A Proposed Evaluation Framework of Artificial Intelligence’s Business Effects on Sustainability from a Micro-enterprise Organizational Structure Type Perspective Using Fuzzy Intuitionistic Extensions


DEMİRCAN M. L., Ertan İ. C.

International Conference on Intelligent and Fuzzy Systems, INFUS 2024, Çanakkale, Turkey, 16 - 18 July 2024, vol.1088 LNNS, pp.575-583 identifier

  • Publication Type: Conference Paper / Full Text
  • Volume: 1088 LNNS
  • Doi Number: 10.1007/978-3-031-70018-7_64
  • City: Çanakkale
  • Country: Turkey
  • Page Numbers: pp.575-583
  • Keywords: Artificial Intelligence, Decision Making, Fuzzy Intuitionistic Extensions, Micro-Enterprises, Sustainability
  • Galatasaray University Affiliated: Yes

Abstract

The increasing incorporation of Artificial Intelligence (AI) into corporate structures demands a thorough investigation of the implications for sustainability, especially in the complex environment of micro-enterprises. This study aims to provide a comprehensive assessment framework designed for examining the complex interactions between AI implementation and sustainability results, with a particular emphasis on the organizational structures characteristic of micro-enterprises. In order to acknowledge and account for the inherent uncertainties and imprecisions that characterize sustainability indicators in this dynamic setting, the proposed approach leans on fuzzy intuitionistic extensions. With a primary focus on sustainability issues, this study attempts to close current gaps in the academic discussion by offering a methodologically valid approach to evaluate the complex business implications of AI integration in the particular microenterprise environment. By utilizing fuzzy intuitionistic logic, the framework takes into account the natural desires and errors that come with sustainability metrics. This allows for a more realistic and nuanced representation of the complex relationships that exist between AI technologies and the organizational structures that are essential to micro-enterprises.

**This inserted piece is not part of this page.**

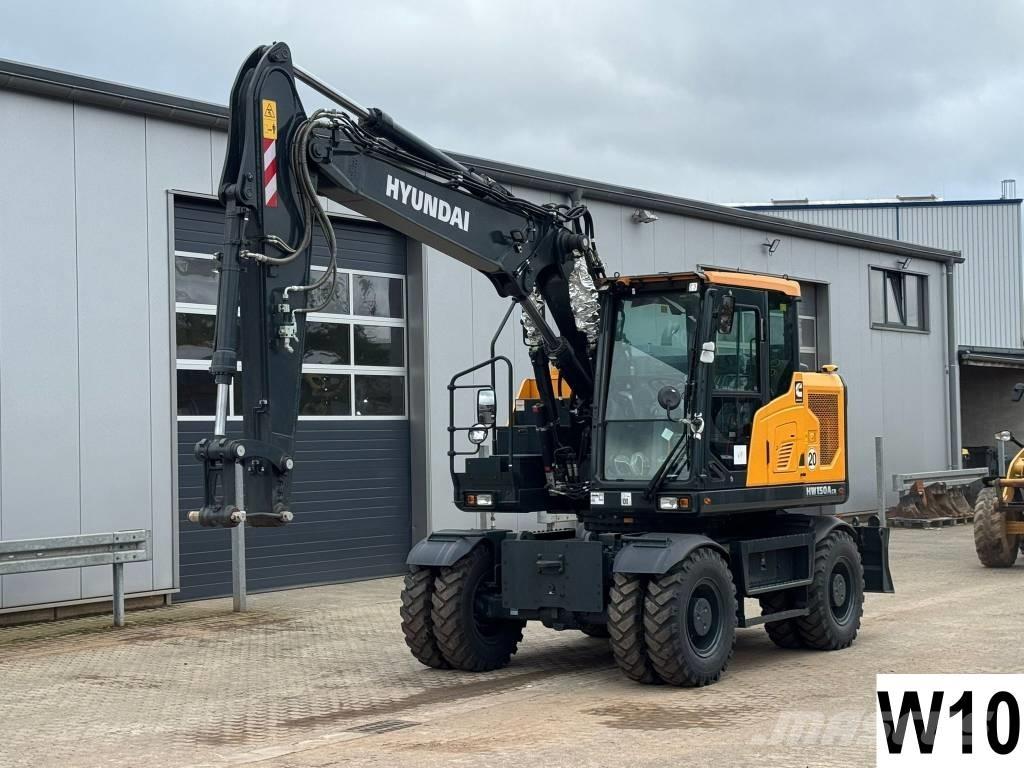Hyundai HW 150 ACR Gravemaskiner på hjul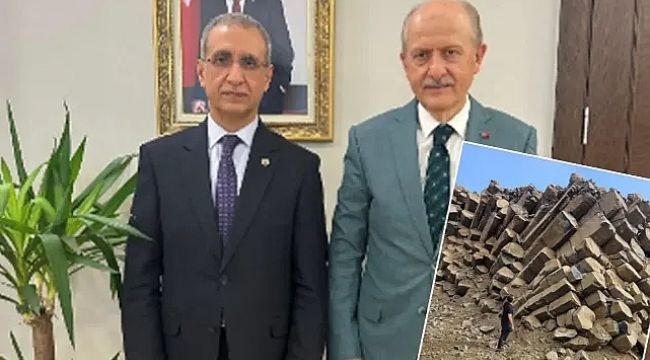 Şanlıurfa'da ortaya çıkmıştı! Vekil Dusak tescil için girişimde bulundu!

Important components of the suggested assessment system include defining relevant sustainability aspects, creating fuzzy intuitionistic indicators relevant to micro-enterprises, and including a strict assessment process. By systematically utilizing this paradigm, our research aims to provide insightful information about the possible benefits and difficulties associated with implementing AI in micro-enterprises, so contributing to a more nuanced understanding of the technology’s implications for sustainable business practices. The expected results of this study will provide fundamental information for later academic investigations and guide policy decisions intended to promote ethical and sustainable AI adoption in the microenterprise space.